Skip to main content

Titans, a new model architecture

·5 mins

Even given the steady stream of new ML research, recently Google Research released something that stands out – a new model architecture, Titans.

It will take some time to see how much impact the Titans architecture will have, but it’s a fascinating concept.

The lay of the land #

Before jumping into what Titans are, let’s set some context.

Titans are a new approach to an old problem – processing sequential data to do something with it, like generating new sequences or outputting a prediction. Nowadays, sequence modeling is most commonly used to generate new text after being fed natural language input.
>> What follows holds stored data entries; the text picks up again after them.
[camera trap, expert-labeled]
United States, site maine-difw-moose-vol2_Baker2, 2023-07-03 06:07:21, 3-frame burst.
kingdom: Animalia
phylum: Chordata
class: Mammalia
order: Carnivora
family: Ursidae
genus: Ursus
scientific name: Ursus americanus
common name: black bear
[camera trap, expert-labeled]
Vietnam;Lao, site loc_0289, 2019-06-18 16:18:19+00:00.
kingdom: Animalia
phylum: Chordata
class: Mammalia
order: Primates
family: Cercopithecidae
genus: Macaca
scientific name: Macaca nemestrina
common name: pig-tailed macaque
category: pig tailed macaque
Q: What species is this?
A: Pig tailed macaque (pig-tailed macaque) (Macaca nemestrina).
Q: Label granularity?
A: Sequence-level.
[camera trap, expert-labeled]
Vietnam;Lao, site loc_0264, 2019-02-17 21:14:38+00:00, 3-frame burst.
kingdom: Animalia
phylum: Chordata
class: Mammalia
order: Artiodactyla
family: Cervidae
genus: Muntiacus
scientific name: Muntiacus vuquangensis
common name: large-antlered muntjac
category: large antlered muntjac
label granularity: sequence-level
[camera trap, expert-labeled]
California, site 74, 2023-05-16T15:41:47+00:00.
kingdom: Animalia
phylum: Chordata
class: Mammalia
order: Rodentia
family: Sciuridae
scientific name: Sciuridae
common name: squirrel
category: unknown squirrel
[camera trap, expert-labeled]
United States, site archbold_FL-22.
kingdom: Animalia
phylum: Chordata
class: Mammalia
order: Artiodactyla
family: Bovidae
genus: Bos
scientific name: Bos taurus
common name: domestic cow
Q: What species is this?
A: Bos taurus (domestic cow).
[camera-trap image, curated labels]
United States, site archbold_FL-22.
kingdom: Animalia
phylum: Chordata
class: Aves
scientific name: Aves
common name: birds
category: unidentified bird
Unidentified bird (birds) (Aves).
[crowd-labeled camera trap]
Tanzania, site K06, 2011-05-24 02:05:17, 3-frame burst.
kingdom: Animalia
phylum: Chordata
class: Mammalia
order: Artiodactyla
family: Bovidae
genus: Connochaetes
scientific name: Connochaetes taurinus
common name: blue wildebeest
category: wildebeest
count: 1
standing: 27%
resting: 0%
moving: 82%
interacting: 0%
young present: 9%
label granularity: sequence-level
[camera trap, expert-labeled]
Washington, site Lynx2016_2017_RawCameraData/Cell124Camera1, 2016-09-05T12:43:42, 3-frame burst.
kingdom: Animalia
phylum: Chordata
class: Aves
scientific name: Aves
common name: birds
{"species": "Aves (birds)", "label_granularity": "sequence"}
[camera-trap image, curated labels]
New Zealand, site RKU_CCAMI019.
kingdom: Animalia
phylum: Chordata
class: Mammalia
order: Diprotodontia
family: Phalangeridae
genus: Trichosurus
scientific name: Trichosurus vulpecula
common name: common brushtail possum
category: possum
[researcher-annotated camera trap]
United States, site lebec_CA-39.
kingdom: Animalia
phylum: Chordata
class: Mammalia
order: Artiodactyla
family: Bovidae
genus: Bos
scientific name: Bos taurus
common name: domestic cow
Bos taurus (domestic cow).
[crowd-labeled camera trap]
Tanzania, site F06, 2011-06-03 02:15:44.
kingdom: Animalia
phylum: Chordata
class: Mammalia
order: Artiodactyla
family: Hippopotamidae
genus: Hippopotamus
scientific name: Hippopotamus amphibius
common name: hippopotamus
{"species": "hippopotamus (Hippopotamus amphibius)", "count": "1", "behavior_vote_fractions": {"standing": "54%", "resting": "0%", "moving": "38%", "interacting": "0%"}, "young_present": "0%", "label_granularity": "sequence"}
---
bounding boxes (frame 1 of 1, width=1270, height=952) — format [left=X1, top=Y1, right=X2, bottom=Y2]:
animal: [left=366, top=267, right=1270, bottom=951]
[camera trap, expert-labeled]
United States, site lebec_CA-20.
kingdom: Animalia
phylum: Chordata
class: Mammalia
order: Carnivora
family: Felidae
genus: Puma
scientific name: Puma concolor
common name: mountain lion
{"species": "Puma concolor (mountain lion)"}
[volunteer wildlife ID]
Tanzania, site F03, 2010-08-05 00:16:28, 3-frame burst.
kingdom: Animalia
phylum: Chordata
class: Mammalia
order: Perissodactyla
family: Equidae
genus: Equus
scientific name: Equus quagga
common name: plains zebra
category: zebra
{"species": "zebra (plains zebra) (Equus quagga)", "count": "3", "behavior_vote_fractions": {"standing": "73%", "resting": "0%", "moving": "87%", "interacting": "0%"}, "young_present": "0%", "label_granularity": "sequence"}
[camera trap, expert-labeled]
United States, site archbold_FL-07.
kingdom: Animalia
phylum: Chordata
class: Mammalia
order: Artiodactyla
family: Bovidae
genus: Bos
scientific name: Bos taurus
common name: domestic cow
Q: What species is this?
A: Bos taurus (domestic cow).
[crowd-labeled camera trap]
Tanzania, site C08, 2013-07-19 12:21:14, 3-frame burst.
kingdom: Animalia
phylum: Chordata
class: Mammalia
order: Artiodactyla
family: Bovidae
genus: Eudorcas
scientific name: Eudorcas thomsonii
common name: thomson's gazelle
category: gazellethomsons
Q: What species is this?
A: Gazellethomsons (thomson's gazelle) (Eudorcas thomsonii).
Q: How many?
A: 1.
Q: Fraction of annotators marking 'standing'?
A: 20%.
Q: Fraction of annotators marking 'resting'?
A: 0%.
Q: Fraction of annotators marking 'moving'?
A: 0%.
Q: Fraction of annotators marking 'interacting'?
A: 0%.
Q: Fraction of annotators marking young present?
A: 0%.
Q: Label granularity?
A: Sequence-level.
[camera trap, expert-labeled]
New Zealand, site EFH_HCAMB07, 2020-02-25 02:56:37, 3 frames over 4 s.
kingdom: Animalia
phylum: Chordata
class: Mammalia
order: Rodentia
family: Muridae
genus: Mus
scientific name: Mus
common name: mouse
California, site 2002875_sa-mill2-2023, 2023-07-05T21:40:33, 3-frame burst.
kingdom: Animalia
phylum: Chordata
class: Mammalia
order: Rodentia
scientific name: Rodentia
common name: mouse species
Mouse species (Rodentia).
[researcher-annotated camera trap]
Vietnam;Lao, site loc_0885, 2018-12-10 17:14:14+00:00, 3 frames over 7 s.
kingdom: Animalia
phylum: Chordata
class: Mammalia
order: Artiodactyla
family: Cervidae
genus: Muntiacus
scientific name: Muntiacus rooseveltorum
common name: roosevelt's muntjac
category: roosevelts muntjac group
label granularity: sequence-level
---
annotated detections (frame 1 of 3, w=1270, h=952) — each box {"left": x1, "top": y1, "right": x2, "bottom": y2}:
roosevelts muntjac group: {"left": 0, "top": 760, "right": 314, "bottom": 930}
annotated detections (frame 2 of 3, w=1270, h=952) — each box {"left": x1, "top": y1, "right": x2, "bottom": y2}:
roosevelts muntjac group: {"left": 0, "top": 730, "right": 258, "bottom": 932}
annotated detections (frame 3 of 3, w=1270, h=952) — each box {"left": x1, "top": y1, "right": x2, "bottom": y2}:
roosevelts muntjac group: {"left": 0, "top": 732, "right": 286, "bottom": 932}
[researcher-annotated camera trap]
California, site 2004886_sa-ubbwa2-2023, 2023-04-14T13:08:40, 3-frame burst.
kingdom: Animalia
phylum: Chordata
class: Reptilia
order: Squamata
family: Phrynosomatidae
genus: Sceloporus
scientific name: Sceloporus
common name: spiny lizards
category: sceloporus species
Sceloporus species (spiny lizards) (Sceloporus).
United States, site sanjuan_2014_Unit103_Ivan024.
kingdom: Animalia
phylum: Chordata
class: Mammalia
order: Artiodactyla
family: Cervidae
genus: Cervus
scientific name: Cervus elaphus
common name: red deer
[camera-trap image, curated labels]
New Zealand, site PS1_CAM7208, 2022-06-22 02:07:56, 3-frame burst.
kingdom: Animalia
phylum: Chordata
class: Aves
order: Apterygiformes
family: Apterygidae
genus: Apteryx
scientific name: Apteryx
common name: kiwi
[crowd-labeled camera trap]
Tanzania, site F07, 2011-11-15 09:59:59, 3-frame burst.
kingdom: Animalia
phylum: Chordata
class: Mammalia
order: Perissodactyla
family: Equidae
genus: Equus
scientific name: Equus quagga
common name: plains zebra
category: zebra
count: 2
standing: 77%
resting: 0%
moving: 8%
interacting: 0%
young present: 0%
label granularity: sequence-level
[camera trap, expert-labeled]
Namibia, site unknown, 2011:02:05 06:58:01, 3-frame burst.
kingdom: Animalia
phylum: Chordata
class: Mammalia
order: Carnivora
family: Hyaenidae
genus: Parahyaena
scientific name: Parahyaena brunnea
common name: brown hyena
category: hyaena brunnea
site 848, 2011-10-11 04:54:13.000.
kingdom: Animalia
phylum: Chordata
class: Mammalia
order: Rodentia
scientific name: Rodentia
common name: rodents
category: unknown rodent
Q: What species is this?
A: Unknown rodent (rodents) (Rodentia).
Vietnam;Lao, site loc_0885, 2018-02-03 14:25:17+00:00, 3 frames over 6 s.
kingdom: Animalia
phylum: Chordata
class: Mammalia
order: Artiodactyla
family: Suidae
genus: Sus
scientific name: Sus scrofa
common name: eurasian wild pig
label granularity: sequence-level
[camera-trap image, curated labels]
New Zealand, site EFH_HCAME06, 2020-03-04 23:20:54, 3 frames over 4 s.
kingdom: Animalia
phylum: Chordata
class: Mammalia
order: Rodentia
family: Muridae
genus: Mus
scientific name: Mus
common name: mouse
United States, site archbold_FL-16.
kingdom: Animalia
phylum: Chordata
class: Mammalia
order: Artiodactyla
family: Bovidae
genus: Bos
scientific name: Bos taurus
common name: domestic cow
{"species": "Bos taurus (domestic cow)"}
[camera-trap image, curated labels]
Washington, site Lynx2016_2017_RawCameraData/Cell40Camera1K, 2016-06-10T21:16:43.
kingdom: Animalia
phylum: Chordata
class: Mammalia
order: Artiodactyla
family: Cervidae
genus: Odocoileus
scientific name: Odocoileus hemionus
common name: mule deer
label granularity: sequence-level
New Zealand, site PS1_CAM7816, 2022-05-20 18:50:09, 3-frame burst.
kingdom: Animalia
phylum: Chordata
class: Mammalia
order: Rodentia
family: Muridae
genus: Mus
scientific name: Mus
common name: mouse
This is the base use case behind generative AI.

Existing architectures #

So far, sequence models have been based on either recurrent neural networks (RNNs) or Transformers.

RNNs

An RNN processes inputs sequentially, and as it does so, keeps track of a hidden state to “remember” relevant past information. At each step, the model uses the input and the hidden state to generate the output, along with an updated hidden state.

Standard RNN 1

Diagram of a standard RNN

Transformers

The Transformer architecture relies on the attention mechanism to weigh parts of the input sequence differently as it processes each input element. This attention mechanism helps the model capture relevant parts of the input sequence without needing a hidden state. It turns out this is highly parallelizable and is also great at preserving long-range dependencies.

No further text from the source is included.